Suazo recalls the "lack of cleanliness" in that dungeon as "terrible". He says it's so hot inside it feels "like you're in hell". The maximum security cells in Gallery 300 have no ventilation, and it's even worse in the "The Hellhole" pavilion, a set of 26 cells for prisoners being punished or sent to isolation. The cells are barely 8½ feet long by 6½ feet wide. In there, "the awful heat provokes greater anxiety, desperation, the desire to run away," he describes.


It is in one of these cells in "The Hellhole" where the bishop of the Diocese of Matagalpa, Monsignor Rolando Álvarez, is being held. It is an unhealthy, gloomy place, the complete opposite of the furnished room, with white curtains and small palm trees, where the priest was photographed by the Ortega dictatorship on March 25.

Álvarez was taken to "The Hellhole" on February 9, 2023, after refusing to accept the banishment order imposed by the Ortega regime that sent 222 political prisoners to the United States. The following day, Judge Nadia Tardencilla Rodríguez of the Second District Trial Court in Managua  sentenced Álvarez to 26 years and four months in prison in a process characterized by experts as a "criminal action".

Gallery 300 at La Modelo

Those who have been imprisoned in Gallery 300 explain that it consists of approximately 150 cells distributed in three modules. Module 3-1 is a single-story building known as "The Hellhole", and is for solitary confinement. The cells there are designed for two people, but normally there is only one inmate, often in shackles on his hands and feet. Modules 3-2 and 3-3 are two-story buildings, also maximum security cells, but not solitary confinement. 

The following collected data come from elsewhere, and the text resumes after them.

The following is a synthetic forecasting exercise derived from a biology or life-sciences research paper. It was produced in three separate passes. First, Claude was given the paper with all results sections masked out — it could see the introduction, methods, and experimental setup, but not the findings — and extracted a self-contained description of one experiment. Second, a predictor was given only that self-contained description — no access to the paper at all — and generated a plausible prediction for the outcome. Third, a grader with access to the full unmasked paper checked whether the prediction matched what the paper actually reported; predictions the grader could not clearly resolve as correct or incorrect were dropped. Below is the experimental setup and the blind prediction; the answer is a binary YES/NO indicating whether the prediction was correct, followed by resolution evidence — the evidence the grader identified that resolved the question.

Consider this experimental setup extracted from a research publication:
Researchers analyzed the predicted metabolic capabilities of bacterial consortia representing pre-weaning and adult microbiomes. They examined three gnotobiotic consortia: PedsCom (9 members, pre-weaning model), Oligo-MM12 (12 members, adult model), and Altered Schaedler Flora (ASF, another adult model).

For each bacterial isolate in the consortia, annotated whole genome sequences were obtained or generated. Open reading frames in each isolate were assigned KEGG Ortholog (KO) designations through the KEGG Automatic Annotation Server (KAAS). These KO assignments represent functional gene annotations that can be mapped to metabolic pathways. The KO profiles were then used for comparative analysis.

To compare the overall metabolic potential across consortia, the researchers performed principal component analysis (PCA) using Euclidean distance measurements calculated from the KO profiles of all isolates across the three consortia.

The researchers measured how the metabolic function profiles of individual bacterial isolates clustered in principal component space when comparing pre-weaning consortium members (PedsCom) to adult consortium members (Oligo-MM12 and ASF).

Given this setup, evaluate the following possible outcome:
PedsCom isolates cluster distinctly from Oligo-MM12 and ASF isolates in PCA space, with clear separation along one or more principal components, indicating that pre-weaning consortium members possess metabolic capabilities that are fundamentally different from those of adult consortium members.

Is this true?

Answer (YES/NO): NO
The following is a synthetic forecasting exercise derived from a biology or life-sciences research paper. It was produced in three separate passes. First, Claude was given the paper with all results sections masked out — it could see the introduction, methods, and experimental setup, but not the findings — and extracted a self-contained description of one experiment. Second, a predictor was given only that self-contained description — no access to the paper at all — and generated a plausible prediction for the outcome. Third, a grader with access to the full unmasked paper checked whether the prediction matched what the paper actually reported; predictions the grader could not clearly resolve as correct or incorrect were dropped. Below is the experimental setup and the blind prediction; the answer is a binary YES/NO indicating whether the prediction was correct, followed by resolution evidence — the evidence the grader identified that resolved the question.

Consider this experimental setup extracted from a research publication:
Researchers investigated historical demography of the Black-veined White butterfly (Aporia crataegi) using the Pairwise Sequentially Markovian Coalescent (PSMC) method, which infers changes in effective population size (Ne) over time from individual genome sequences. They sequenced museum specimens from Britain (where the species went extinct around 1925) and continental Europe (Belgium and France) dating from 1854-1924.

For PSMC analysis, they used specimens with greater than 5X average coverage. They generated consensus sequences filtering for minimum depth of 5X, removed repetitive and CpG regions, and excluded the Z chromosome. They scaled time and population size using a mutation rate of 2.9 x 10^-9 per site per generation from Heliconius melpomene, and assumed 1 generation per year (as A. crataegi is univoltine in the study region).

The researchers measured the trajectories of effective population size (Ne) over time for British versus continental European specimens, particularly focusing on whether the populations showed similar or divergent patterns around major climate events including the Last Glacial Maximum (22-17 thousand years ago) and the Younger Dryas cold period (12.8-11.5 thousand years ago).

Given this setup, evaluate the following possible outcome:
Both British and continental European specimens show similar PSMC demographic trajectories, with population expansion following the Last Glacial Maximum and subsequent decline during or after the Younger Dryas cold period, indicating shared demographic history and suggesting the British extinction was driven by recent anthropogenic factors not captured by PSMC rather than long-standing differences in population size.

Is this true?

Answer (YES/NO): NO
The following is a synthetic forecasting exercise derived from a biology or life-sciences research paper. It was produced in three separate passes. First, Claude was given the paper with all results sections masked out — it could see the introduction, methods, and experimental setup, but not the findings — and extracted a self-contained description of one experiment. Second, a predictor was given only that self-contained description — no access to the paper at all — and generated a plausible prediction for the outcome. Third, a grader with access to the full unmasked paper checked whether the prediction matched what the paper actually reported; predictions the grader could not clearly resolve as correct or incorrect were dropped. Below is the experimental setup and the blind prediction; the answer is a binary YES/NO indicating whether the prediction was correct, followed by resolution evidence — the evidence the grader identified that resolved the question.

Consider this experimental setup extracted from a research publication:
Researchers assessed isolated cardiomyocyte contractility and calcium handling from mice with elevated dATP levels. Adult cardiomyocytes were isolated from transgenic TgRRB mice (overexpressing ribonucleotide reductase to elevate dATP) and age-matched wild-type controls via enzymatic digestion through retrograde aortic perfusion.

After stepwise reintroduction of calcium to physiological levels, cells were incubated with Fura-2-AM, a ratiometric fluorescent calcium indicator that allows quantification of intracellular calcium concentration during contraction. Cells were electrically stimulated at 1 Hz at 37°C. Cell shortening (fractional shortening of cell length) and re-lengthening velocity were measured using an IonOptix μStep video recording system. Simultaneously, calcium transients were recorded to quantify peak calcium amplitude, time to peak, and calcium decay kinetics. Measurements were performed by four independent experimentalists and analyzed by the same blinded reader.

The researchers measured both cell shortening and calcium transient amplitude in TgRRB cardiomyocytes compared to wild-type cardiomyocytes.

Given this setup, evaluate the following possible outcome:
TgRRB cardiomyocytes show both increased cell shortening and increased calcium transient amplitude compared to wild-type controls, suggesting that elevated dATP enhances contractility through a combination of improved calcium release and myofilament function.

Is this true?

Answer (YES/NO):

In these maximum security cells –inaugurated by the regime in 2015-- the spaces are small. The only door is made of heavy metal, the beds slabs of concrete. The cells are dark, unsanitary, without ventilation or sufficient natural light, and the people there are exposed to humidity, cold, or heat "of up to 45° Celsius [113°F]," according to the report of the UN Group of Experts on Human Rights in Nicaragua (GHREN) presented in March of this year.

The only source of air is a small window in the door approximately ten inches high by five inches wide, sealed by a metal mesh; and another 6 inches by 6 inches through which food is passed to the inmates. 

"In 80% of the cells in [Gallery] 300, the prisoner takes care of his physiological needs in a hole, like where a toilet might be installed," Suazo says. But in "The Hellhole," an area of total isolation, "it seems like it was the first building dbuilt. The cells there have metal sinks and toilets, "like the toilets in prisons in the United States", but they are "in complete disrepair," he says.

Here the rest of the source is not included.